Written instruction |
Return every one of the records below word for word, keeping each line unchanged.

Available data |
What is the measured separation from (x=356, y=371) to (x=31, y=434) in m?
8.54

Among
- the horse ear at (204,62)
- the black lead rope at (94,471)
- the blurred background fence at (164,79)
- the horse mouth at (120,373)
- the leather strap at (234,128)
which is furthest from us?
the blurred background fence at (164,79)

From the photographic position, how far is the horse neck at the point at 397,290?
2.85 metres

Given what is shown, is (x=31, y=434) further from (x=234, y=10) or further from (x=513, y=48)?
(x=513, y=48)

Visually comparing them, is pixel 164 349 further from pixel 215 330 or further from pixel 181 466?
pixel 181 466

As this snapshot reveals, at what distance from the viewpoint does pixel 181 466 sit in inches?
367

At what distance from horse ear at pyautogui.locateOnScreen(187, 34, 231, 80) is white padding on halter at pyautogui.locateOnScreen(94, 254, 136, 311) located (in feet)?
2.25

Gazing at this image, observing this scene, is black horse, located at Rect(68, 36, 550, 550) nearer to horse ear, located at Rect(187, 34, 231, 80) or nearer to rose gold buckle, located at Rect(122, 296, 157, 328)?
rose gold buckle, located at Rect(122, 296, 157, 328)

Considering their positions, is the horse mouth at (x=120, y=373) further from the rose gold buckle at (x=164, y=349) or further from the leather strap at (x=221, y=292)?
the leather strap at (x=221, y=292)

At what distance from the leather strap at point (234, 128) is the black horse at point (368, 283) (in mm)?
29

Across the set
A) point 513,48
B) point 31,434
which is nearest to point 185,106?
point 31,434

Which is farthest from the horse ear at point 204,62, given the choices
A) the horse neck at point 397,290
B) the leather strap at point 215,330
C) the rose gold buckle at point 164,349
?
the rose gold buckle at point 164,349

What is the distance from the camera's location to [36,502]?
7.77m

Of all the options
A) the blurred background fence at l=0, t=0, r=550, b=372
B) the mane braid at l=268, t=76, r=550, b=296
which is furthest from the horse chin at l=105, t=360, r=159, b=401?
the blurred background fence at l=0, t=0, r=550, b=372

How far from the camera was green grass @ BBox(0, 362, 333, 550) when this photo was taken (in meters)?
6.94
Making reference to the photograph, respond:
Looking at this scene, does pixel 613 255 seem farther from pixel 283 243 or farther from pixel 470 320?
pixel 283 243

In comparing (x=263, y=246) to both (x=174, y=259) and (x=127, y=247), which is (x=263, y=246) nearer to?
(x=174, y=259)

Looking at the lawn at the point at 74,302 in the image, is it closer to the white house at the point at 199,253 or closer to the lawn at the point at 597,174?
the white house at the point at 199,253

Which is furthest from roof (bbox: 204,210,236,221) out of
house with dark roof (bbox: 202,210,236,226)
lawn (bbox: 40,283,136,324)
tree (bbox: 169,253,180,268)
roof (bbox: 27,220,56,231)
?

Right answer |
What is the measured separation from (x=356, y=371) to (x=31, y=434) in m?
8.54

Among
- the horse ear at (204,62)
- the black lead rope at (94,471)
- the blurred background fence at (164,79)
- the horse mouth at (120,373)
- the leather strap at (234,128)
which is furthest from us?
the blurred background fence at (164,79)

From the photographic position, how far is the horse neck at the point at 397,290?
2.85 metres

Given what is shown, is (x=31, y=434) further from (x=234, y=10) or further from (x=513, y=48)?
(x=513, y=48)

Visually comparing them, is pixel 164 349 further from pixel 215 330 or further from pixel 181 466?
pixel 181 466

As this snapshot reveals, at what distance from the viewpoint does pixel 181 466 sit in inches?
367

At what distance from horse ear at pyautogui.locateOnScreen(187, 34, 231, 80) is white padding on halter at pyautogui.locateOnScreen(94, 254, 136, 311) located (in feet)?
2.25

Gazing at this image, observing this scene, is black horse, located at Rect(68, 36, 550, 550) nearer to horse ear, located at Rect(187, 34, 231, 80) or nearer to rose gold buckle, located at Rect(122, 296, 157, 328)?
rose gold buckle, located at Rect(122, 296, 157, 328)

Considering their positions, is the horse mouth at (x=120, y=373) further from the rose gold buckle at (x=164, y=349) or further from the leather strap at (x=221, y=292)?
the leather strap at (x=221, y=292)

At what distance from the leather strap at point (234, 128) is the black horse at point (368, 283) (in mm)?
29

Across the set
A) point 513,48
B) point 31,434
which is nearest to point 185,106?
point 31,434

Which is farthest from the horse ear at point 204,62, given the choices
A) the horse neck at point 397,290
B) the leather strap at point 215,330
C) the rose gold buckle at point 164,349
?
the rose gold buckle at point 164,349

What is the distance from the camera's location to [36,502]?
7.77m

Of all the options
A) the blurred background fence at l=0, t=0, r=550, b=372
B) the mane braid at l=268, t=76, r=550, b=296
which is furthest from the horse chin at l=105, t=360, r=159, b=401?
the blurred background fence at l=0, t=0, r=550, b=372

How far from the camera was green grass @ BBox(0, 362, 333, 550) when this photo was taken (in meters)?
6.94
Making reference to the photograph, respond:
Looking at this scene, does pixel 613 255 seem farther from pixel 283 243 or farther from pixel 470 320?
pixel 283 243

In comparing (x=263, y=246) to both (x=174, y=259) and (x=127, y=247), which is (x=263, y=246) nearer to?
(x=174, y=259)

Looking at the lawn at the point at 74,302 in the image, is it closer to the white house at the point at 199,253 or closer to the lawn at the point at 597,174?
the white house at the point at 199,253

Which is furthest from roof (bbox: 204,210,236,221) out of
house with dark roof (bbox: 202,210,236,226)
lawn (bbox: 40,283,136,324)
tree (bbox: 169,253,180,268)
roof (bbox: 27,220,56,231)
?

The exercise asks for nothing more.